Wide striping means that there will be multiple LUNs that
are effected by a drive failure. The data
in their micro-RAID arrays on will also be remapped to other micro-RAID arrays in the
system, but here is the important point – they are remapped to a different
set of drives - spreading and balancing the load from the failed drive throughout
the system, as opposed to traditional sparing which increases the load on the other drives in the array group
where the failure occurred.
Wide striping and micro-sparing means that rebuilds are completed relatively quickly because of the massive parallelism involved that resists internal bottlenecks. Other than the replacement drive which has to get “caught up”, wide striping limits the load on the rest of the drives in the system. This is in contrast to traditional RAID where duty cycles increase significantly across all member drives of the array group.
Depending on one's perspective, micro-sparing either conserves spindles or has no spindle penalty related to spares. Micro-sparing is designed to protect lost capacity instead of lost devices. For instance, the default overhead reserved for micro-sparing in an InServ system is 2.5% , which equates to the capacity of one spare drive for every forty drives. All spindles in a micro-sparing system are available to deliver IOs, in contrast to traditional RAID sparing where spare drives do not provide any work whatsoever.
As a customer looking to maximize the active spindle per dollar, chunklets (or whatever other companies want to call them) seem to be the way to go. Low overhead massively distributed parity with no idle spindles. How can that not be good?
Posted by: Chris Fricke | October 24, 2008 at 11:22 AM
There is a case where you don't want this; that is when you are doing some kind of disk based archiving and you want disks to power down. Well, that's my gut feel anyway.
Marc, any thoughts on whether MAID can work with your type of architecture; gut feel is that it doesn't and you'd end up with all your disks spinning all the time.
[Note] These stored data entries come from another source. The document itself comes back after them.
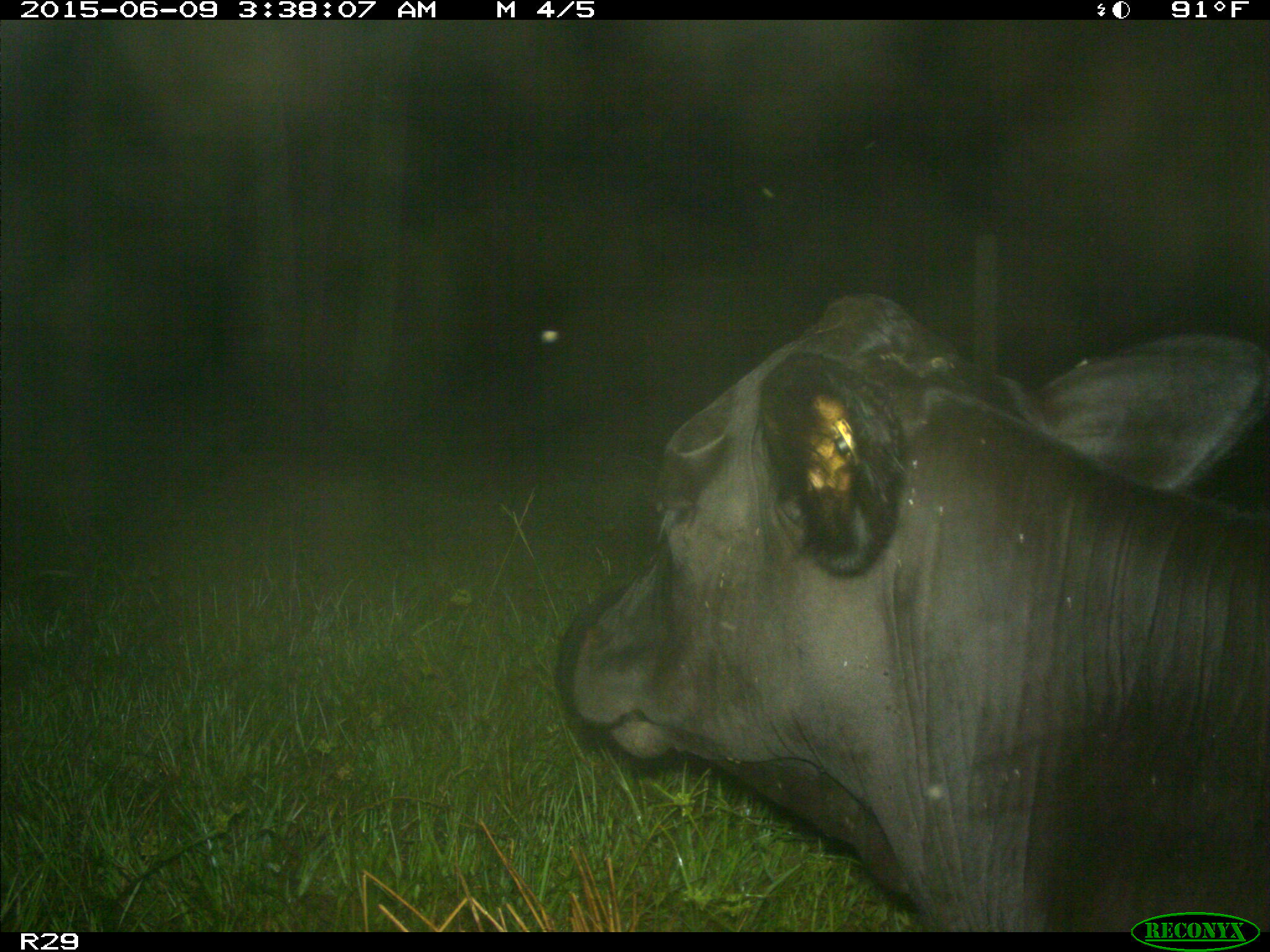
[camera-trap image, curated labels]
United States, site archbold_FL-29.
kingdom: Animalia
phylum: Chordata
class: Mammalia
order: Artiodactyla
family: Bovidae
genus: Bos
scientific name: Bos taurus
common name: domestic cow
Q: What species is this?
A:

Posted by: Martin G | October 24, 2008 at 11:43 AM
Martin,
My guess is you are correct. Our current products don't support MAID and I would guess that future versions won't either.
But, I don't think it's an architectural limitation because it should be possible to define an off-line device class for moving old and ignored data where the drives could be spun down. Spun down drives wouldn't be able to interoperate in micro-RAID groups with everyday production drives. I don't know if this interoperability boundary would exceed architectural capabilities.
Regardless, balancing system resources and making code changes for this would be interesting to say the least.
Posted by: marc farley | October 24, 2008 at 12:10 PM
most storage virtualizations do this; its called datapages. Nothing new here.
Posted by: boy wonder | October 27, 2008 at 05:33 PM
Boy Wonder, do what? Try to be a little clearer please.
Posted by: marc farley | October 27, 2008 at 05:38 PM